(TEXT SECTION Opens)

PAUL: Did you know that wormwood is actually the hardest of all woods? This song has my favorite groove on the album.

RAY: Destined to be a classic slow-mosh number. I found my own personal hell in this tune. There was a certain note I could not find, and proceeded to lose it.


GREG: Yet another apple? I finished an oil painting...carried it outside...wiped gasoline on it...and lit it on fire. My roommate helped by taking the picture while I fell back from the ignition.

Entry 11/19/93

CHRIS: This was a piece that began as a piano piece and just kept growing and growing.....culminating with full band, 11-piece orchestra, flute, and vocals. The ultimate in composition! This one really came to life when we added Ray's words and the three-part harmonies throughout. I love the way this one starts at a piano level dynamic and by the end becomes fortissimo with the entire ensemble 'riffing' together....sound layered on sound layered on sound - I get a little more out of it every time I listen to it. It then recaps the original chords from the opening of the song, with the strings now playing (and harmonizing) the opening melody in its retrograde (reverse) and resolving to the first chord (E Major) of One For The Show.

TOM: Like Shades and "The Suite," this song becomes more intense for me everytime it's performed. If Pink Floyd did this song a big mirror ball would rise up from behind the stage during the keyboard solo.

BRETT: A very old man in a nursing home contemplating his situation. My favorite of Ray's lyrics and Chris' music.

PAUL: I think this could be the most melodic bit on the album, matched with very touching lyrics and wonderful string arrangements (nice goin' Chris). I don't know why, but this song often reminds me of my old neighborhood as a kid growing up. I guess it has something to do with the "Errol Flynn, Robin Hood" part. I think that's the cool thing about this song - everyone gets something different out of it. It's Ray at his best.

RAY: This is a song about my Uncle Joe. While recording this one, one of Paul's cymbals cracked and we had to take a break and buy a new one. Anyway, I was sitting outside when Edward W. Yates whistled up and gave my 2 pieces of marble, saying "You must give something away before inheriting something else." I carry my piece in my briefcase and gave the other to Chris.


GREG: This was a picture of Ray's parents on their wedding day. Works well with the lyrics. They got married in February 1945.

One for the Show

CHRIS: Another groove-oriented song. A great ending to "Letters" as it winds down the entire musical journey we just traveled through. A fairly straightforward song with lots of little nuances and namy melodic lines throughout. My piano solo was inspired by Bruce Hornsby's album Harbor Lights....a great album from a great musician.

TOM: I like to thing of this song as going through the tunnel of light (the one we've always heard about when we die) in a Porsche. The groove is very fluid and uplifting. Like Peace in Time and "Cactapus" this song gives me an opportunity to slip around on the fretless.

BRETT: After the man dies his life is played before his eyes like a huge surround-screen drive-in theater. Everything becomes clear to him concerning his rights and wrongs. He sees his past and can practically taste his youth like it was yesterday. He is alone and accountable for the choices he has made.

(TEXT SECTION Closes)
(PROVIDED MATERIAL Opens)

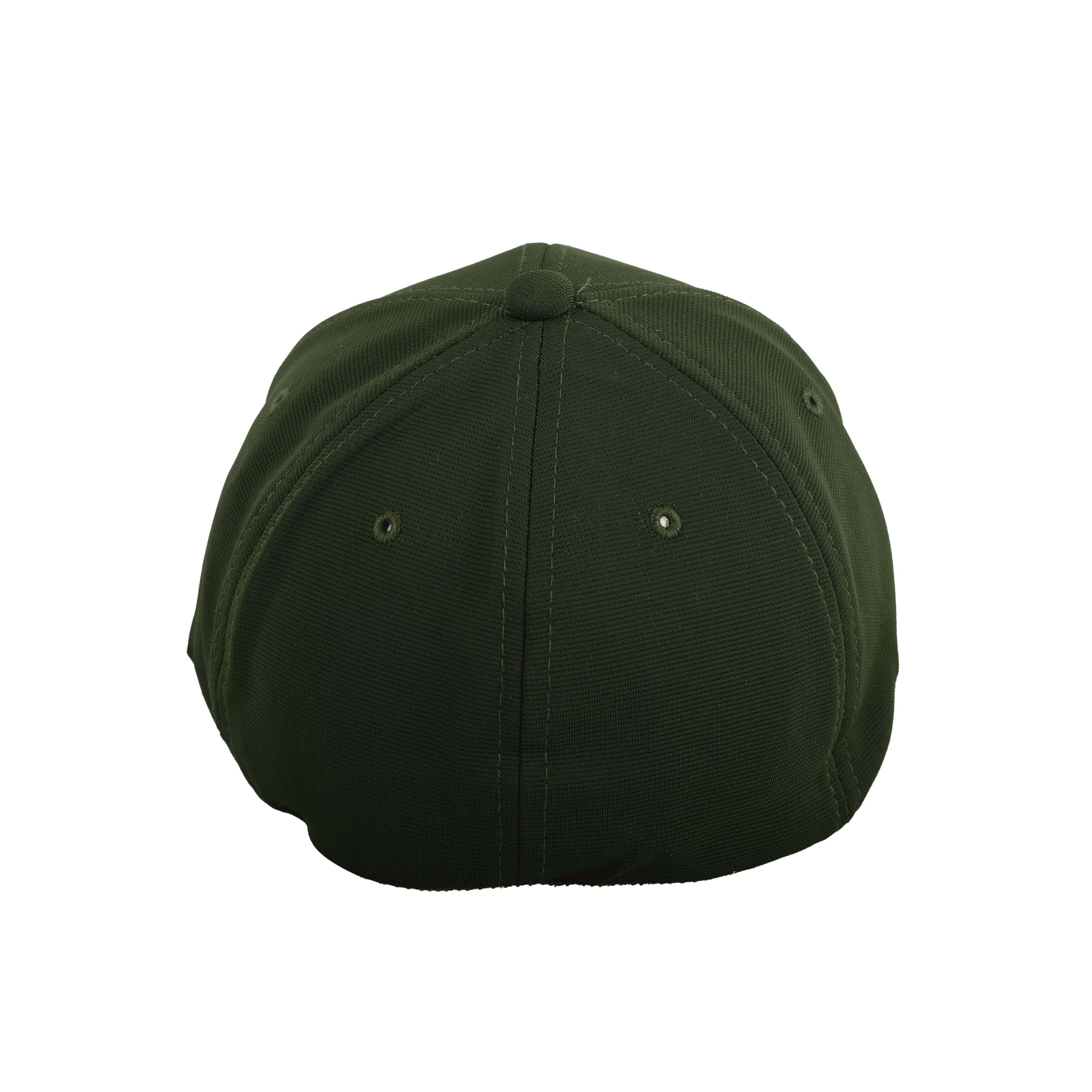 Flexi Stretch Fit Baseball Cap | Plain Fitted Comfortable | S/M L/XL UK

(PROVIDED MATERIAL Closes)

### WORK TO COMPLETE
(A) Duplicate the passage of the album commentary from "PAUL: I think" to "other to Chris.".
(B) According to the album commentary, which album inspired Chris's piano solo on One for the Show?
(C) List every name that labels a speaker's comment in the album commentary, each name once.

### LIST OF ANSWERS
(A)
PAUL: I think this could be the most melodic bit on the album, matched with very touching lyrics and wonderful string arrangements (nice goin' Chris). I don't know why, but this song often reminds me of my old neighborhood as a kid growing up. I guess it has something to do with the "Errol Flynn, Robin Hood" part. I think that's the cool thing about this song - everyone gets something different out of it. It's Ray at his best.

RAY: This is a song about my Uncle Joe. While recording this one, one of Paul's cymbals cracked and we had to take a break and buy a new one. Anyway, I was sitting outside when Edward W. Yates whistled up and gave my 2 pieces of marble, saying "You must give something away before inheriting something else." I carry my piece in my briefcase and gave the other to Chris.

(B) Bruce Hornsby's album Harbor Lights.

(C) Paul, Ray, Greg, Chris, Tom, Brett